Born to shopkeepers who moved to the Île Saint-Louis in Paris shortly after his birth, Loiseau acquired only a basic education, as he was expected to help with the family store at an early age. In his free time the young boy would sketch and do copies of prints. After a serious illness, he convinced his parents to allow him to pursue his artistic inclinations, and Loiseau became an apprentice to a decorator. Through this experience the young man met the painter Fernand Just Quignon, who would become his first real instructor and inspiration to focus on landscape painting.

In 1890 Loiseau moved to Pont-Aven, where he befriended Maxime Maufra, Émile Dezaunay, and Henry Moret, artists who influenced his Impressionist style and convinced him to exhibit his paintings at the Salon des Indépendants in 1891 and 1892. In 1894 Loiseau met Paul Gauguin after his return from Tahiti, and a deep friendship grew between the two artists.

Loiseau traveled often throughout the countryside of France. He liked to paint in series, much like Monet, and attempted to capture scenes at different times of the day. He chose to depict the transformations in nature caused by changing light. Sensitive as he was to every nuance, he refused to paint in the glaring midday light.

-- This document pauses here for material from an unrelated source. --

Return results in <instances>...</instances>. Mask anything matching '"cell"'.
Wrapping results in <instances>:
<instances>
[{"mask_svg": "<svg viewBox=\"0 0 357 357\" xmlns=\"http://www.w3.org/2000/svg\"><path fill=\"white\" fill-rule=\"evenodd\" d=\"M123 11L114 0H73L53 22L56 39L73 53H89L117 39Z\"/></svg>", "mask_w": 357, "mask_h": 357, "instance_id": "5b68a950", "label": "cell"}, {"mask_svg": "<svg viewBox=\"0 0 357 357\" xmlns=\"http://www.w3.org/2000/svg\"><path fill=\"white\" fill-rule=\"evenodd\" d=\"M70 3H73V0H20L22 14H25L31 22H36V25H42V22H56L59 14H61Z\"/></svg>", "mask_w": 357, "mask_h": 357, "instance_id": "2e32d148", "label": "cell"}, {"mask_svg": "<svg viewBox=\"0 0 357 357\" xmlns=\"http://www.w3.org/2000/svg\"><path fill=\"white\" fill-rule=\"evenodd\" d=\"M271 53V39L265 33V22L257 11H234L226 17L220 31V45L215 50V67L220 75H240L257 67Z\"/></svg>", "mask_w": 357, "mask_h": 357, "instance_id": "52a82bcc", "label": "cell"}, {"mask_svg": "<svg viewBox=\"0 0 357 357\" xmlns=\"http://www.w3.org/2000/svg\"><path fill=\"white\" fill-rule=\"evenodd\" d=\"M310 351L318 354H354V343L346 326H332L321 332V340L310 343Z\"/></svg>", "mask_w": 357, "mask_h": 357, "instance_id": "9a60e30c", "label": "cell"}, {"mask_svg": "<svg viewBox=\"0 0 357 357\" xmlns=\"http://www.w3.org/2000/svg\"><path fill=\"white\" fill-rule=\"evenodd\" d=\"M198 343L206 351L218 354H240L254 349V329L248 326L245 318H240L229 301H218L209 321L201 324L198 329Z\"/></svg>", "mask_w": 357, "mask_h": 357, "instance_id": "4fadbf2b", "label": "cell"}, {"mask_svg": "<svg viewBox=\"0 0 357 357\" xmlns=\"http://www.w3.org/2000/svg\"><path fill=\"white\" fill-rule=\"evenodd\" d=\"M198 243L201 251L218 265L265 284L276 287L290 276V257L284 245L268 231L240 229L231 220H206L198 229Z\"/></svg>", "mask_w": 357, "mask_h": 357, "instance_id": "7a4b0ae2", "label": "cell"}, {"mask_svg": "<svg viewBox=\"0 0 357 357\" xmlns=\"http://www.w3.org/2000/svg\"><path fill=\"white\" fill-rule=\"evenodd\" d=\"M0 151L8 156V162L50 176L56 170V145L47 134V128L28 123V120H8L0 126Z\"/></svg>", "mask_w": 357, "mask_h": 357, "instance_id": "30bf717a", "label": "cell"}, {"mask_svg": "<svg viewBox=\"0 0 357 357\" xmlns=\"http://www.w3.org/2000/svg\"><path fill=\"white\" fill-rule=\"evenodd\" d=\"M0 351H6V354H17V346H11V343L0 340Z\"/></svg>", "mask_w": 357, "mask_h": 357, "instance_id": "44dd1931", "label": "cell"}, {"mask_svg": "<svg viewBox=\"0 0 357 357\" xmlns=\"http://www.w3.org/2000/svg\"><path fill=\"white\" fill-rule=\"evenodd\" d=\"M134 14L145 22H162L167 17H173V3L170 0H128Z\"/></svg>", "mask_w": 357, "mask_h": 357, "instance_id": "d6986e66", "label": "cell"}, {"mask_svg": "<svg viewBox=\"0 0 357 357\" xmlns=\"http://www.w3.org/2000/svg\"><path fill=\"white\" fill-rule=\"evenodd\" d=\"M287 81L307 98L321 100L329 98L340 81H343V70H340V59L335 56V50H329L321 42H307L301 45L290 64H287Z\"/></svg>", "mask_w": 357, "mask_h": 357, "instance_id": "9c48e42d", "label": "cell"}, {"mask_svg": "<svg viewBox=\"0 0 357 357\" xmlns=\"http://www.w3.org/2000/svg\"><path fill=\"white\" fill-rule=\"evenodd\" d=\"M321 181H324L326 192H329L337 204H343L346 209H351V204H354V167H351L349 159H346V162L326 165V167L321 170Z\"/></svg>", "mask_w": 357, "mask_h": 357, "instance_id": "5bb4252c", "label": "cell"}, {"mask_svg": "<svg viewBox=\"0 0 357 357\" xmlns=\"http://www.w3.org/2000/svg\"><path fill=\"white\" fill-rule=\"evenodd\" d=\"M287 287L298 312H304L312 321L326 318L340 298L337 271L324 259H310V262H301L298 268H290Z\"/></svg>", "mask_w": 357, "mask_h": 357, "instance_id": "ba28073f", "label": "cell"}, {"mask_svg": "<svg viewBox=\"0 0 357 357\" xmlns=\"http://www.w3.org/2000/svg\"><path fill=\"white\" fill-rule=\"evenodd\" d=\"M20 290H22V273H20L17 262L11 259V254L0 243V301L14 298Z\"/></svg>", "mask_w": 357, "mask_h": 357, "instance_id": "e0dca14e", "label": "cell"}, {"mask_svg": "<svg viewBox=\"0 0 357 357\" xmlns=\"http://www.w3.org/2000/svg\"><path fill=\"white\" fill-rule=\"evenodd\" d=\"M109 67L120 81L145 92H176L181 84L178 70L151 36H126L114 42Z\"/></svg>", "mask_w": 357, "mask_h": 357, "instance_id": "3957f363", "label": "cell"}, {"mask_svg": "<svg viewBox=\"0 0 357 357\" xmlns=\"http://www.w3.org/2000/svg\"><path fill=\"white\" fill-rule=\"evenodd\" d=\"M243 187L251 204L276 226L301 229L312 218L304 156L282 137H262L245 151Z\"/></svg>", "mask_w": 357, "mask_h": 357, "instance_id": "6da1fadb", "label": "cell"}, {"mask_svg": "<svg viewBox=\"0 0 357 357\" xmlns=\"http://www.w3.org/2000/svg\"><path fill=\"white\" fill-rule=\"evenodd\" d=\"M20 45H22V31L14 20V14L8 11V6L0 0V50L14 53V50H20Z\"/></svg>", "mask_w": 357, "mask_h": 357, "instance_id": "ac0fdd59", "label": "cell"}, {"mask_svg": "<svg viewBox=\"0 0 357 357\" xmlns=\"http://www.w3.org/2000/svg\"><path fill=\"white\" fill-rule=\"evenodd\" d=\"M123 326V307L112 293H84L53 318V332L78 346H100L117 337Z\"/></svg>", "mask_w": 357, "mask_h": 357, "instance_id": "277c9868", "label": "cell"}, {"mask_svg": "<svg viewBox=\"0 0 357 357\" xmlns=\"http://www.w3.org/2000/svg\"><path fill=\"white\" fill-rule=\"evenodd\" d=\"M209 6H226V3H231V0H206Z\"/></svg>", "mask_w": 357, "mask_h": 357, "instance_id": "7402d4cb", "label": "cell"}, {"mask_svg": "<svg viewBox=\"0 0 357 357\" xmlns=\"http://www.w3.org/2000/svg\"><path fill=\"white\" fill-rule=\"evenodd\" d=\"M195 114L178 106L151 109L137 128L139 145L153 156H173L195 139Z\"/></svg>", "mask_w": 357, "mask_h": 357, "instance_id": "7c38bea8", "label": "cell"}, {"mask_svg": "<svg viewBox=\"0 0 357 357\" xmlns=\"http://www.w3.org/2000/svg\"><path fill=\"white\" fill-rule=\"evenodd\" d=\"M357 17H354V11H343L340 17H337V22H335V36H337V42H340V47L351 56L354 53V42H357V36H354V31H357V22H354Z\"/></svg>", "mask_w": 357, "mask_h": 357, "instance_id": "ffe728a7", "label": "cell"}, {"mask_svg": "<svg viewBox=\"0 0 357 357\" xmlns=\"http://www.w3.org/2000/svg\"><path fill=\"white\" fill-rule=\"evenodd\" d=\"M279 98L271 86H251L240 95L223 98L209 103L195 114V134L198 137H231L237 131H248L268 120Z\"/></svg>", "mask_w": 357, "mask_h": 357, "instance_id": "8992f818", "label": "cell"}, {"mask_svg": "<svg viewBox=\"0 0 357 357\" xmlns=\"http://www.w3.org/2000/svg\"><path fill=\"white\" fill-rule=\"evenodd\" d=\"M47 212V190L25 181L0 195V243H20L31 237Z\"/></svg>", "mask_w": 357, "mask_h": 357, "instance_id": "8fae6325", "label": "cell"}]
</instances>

Bright colors hurt his eyes, and he preferred softer, subtler scenes: afternoons when the sky is dotted with clouds, the soft golden light at the end of the day, morning fog and evening mists, and the dreamy effects of snow. His paintings are held today in the Musée d'Orsay and in major museums throughout the world, where they remain among the most sensitive expressions of French Post-Impressionist landscape.